§ WHAT TO WORK ON
Quote every line below exactly as it reads.

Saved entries
***
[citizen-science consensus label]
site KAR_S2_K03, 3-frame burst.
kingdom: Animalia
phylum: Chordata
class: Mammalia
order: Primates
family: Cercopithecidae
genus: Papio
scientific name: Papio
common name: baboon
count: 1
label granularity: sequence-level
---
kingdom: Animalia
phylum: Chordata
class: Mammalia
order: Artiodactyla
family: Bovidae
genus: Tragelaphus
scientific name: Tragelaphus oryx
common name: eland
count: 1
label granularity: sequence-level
***
§ THE COMPLETED TASK
[citizen-science consensus label]
site KAR_S2_K03, 3-frame burst.
kingdom: Animalia
phylum: Chordata
class: Mammalia
order: Primates
family: Cercopithecidae
genus: Papio
scientific name: Papio
common name: baboon
count: 1
label granularity: sequence-level
---
kingdom: Animalia
phylum: Chordata
class: Mammalia
order: Artiodactyla
family: Bovidae
genus: Tragelaphus
scientific name: Tragelaphus oryx
common name: eland
count: 1
label granularity: sequence-level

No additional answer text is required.